> DOCUMENT PASSAGE:
********
At 6:30 A.M, I awoke with this corrective dream:
Winter’s cutting winds knifed my cheeks as I headed toward church and its Sunday’s service. Inside the dimly lit vestibule, I pushed open the oak-paneled doors and slid into the last pew and lowered my eyes and waited. Only a handful of worshipers also waited. Footfalls upon the hardwood floor startled me. Without greeting me, relatives waited until I moved over, then sat down. Within a short span, more relatives joined them, until the breath of a double-belted crone, now sitting next to me, nauseated me. She grimaced as I crossed in front of her and moved to another pew.
In this dream, there is no life, no Eros, no color. Death’s imprint cackles in uproar, spits nasties within psyches, and enervates resolve. Even worshippers resemble bleached corn-husks, forlorn in frozen fields, yet page dog-eared hymnals for sustenance. Indeed, Death reigns supreme in this dream.
********
> RECORDED INFORMATION:
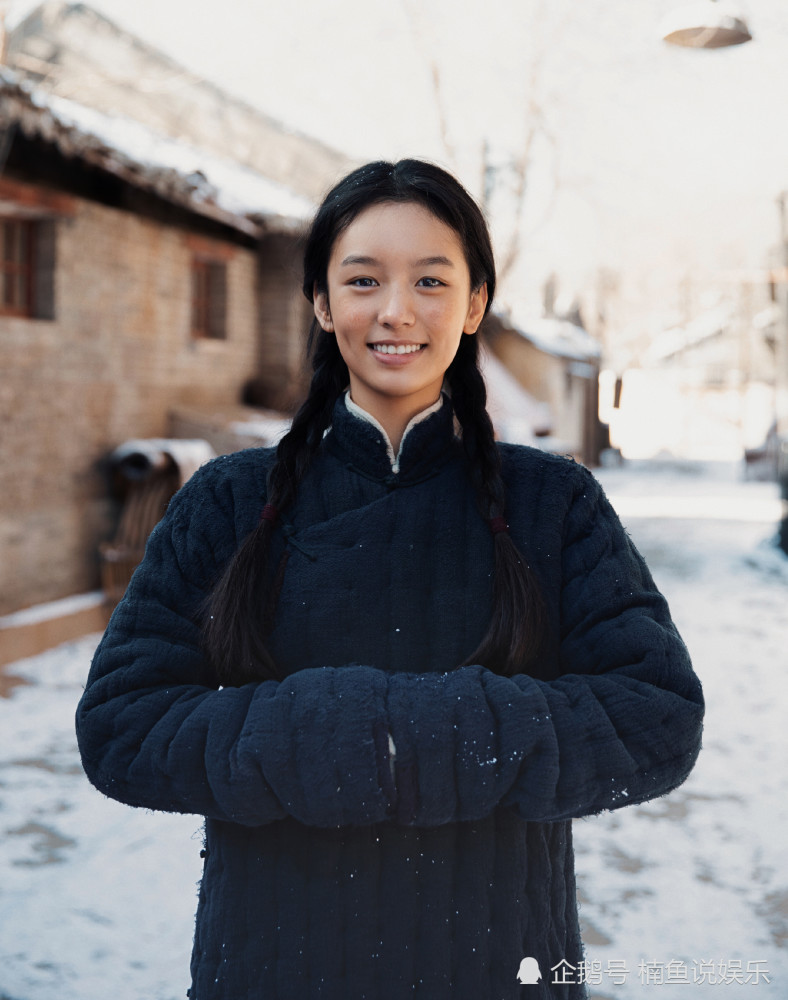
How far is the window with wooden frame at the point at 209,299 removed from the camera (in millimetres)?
********
> AIM:
Can you extend the dream account of the winter church service, picking up right after its final sentence?

> THE OUTPUT:
So why has my Dreamer cast me in this story? What more is there still to learn?
True, I’ve spent decades searching for ultimate meaning in churches, in dream work, in the tomes of erudite philosophers and theologians, in study travels to prehistoric sacred sites around the Western world. Yet after the initial élan of each exploration, there was still another project to pursue the Ineffable.
So perhaps the Dreamer reveals the grief in my psyche over what was. True, my lifelong pursuits have carried me afar and that is laudable. But beyond the pale of these moments of ultimate meaning lies something else, far more profound, impossible of conception by the human psyche. This is the Ultimate Truth to which I’m called.
I pray to be faithful.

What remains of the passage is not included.